China’s Demographic Crisis Is Here, and Women Are Feeling the Heat

The Chinese government’s efforts to boost the birthrate put intense pressure on women to marry, stay married, and give birth.

By Shannon Tiezzi

The results of China’s once-a-decade census, released in early May, showed that the country’s population grew at its slowest pace since the PRC’s founding in 1949. From 2010 to 2020, China’s population increased just 5.38 percent, reaching 1.41 billion. That’s compared to 5.84 percent growth from 2000 to 2010, and 11.7 percent growth from 1990 to 2000. The declining birthrate in China is partly a natural consequence of increased incomes, a phenomenon seen around the world. But it’s also partly artificial, the result of Beijing’s previous population control efforts (most notably, the infamous “one child policy”).

As one of the knock-on effects of the slow-moving crisis, the census found that Chinese aged 15-59 (effectively working age) made up 63.35 percent of the population, a 6.8 percentage point drop from the 2010 census. Meanwhile, adults aged 65 and older now account for 13.50 percent of all Chinese, up by 5.44 points. In other words, there are fewer workers to support more and more elderly retirees. As the official press release of the census results dryly noted, “the further aging of the population imposes continued pressure on the long-term balanced development of the population in the coming period.”

The combination of a huge number of aging Chinese with dwindling births threatens a demographic crisis – particularly as China, unlike the United States, has little experience or interest in welcoming immigrants to ease the demographic burdens of a low birthrate. “Aging has become a basic national condition of China for a period of time to come,” Ning Jizhe, the commissioner of China’s National Bureau of Statistics, said at the press conference announcing the census results.

Efforts to boost the fertility rate by replacing the one child policy with a two-child limit have not had the desired effect. After a modest increase in 2016, when China first relaxed the one child policy, the birthrate has fallen every year. The country’s fertility rate stood at just 1.3 children per woman last year – well shy of the target of 1.8 set in 2016 for 2020 (for reference, a rate of 2.1 children per woman is needed for the population size to remain stable). The data for last year defied the wishful thinking of some analysts that forced lockdowns during COVID-19 would encourage a baby boom.
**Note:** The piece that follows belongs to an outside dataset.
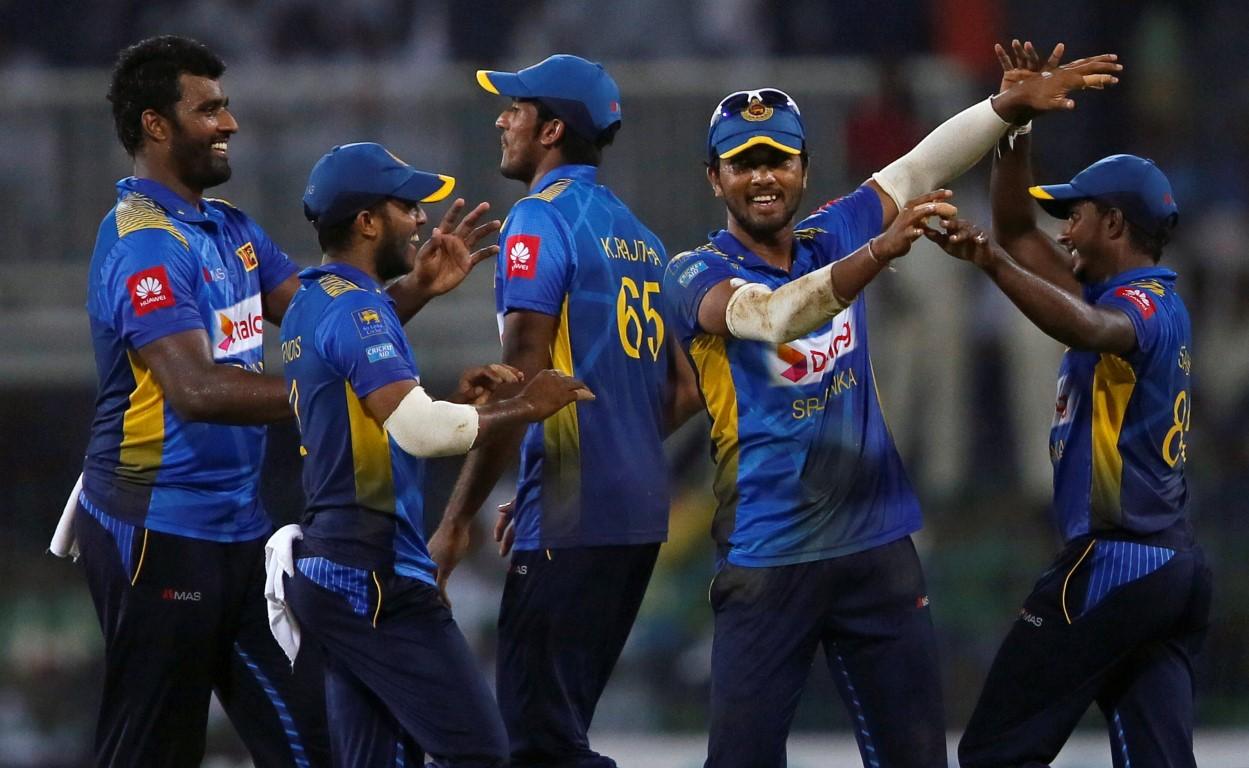 Sri Lankan players celebrate the dismissal of England's Sam Curran. Photo: Reuters
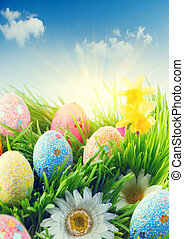 Beautiful colorful eggs in spring grass meadow over blue sky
China, like so many other countries, is seeing family sizes dwindle as incomes grow. That’s in part because of the exploding costs of raising a family, which many parents point to when asked about their reasons for not having more (or any) children. But it’s also in part because of growing ambitions on the part of Chinese women, who are more educated than ever before. Their career ambitions, however, are hard to square with the reality that the number of state-supported childcare facilities has been on the decline for decades. As a result, many women must choose between having children and staying in the workforce. More and more women are choosing the latter, delaying or forgoing having children in order to focus on their careers. The Chinese government, faced with a demographic nightmare, is trying its damnedest to make them rethink that choice.

For example, the government imposed a mandatory 30-day “cooling off” period when filing for divorce. The goal was to encourage couples to stay together (and, implicitly, increase the odds of their raising a family). But critics say the mandatory delay increases the risks faced by women trying to leave abusive relationships.

More broadly, state media have ramped up a propaganda push urging women to have children for the good of the nation. “To put it bluntly, the birth of a baby is not only a matter of the family itself, but also a state affair,” the People’s Daily said in a much-criticized 2018 editorial. State organs rolled out missives urging women to get married early and take up more traditional roles in the home, under the guise of “family virtues.” Some local governments have gone further, placing new restrictions on abortions (after decades of easy access to encourage compliance with the one-child edict).

The reality is that most of China’s efforts to boost the birthrate place a unique burden on women. This development is not unrelated to the fact that the Chinese Communist Party remains largely a boy’s club. No woman has ever served on the CCP’s highest-ranking body, the Politburo Standing Committee, much less made it to the top leadership slot. Only one women, Sun Chunlan, is currently in the 25-member Politburo, the next rung down on China’s political ladder. With virtually no representation in the top levels of the CCP, women have little influence or say in the policies designed to push them to have more children.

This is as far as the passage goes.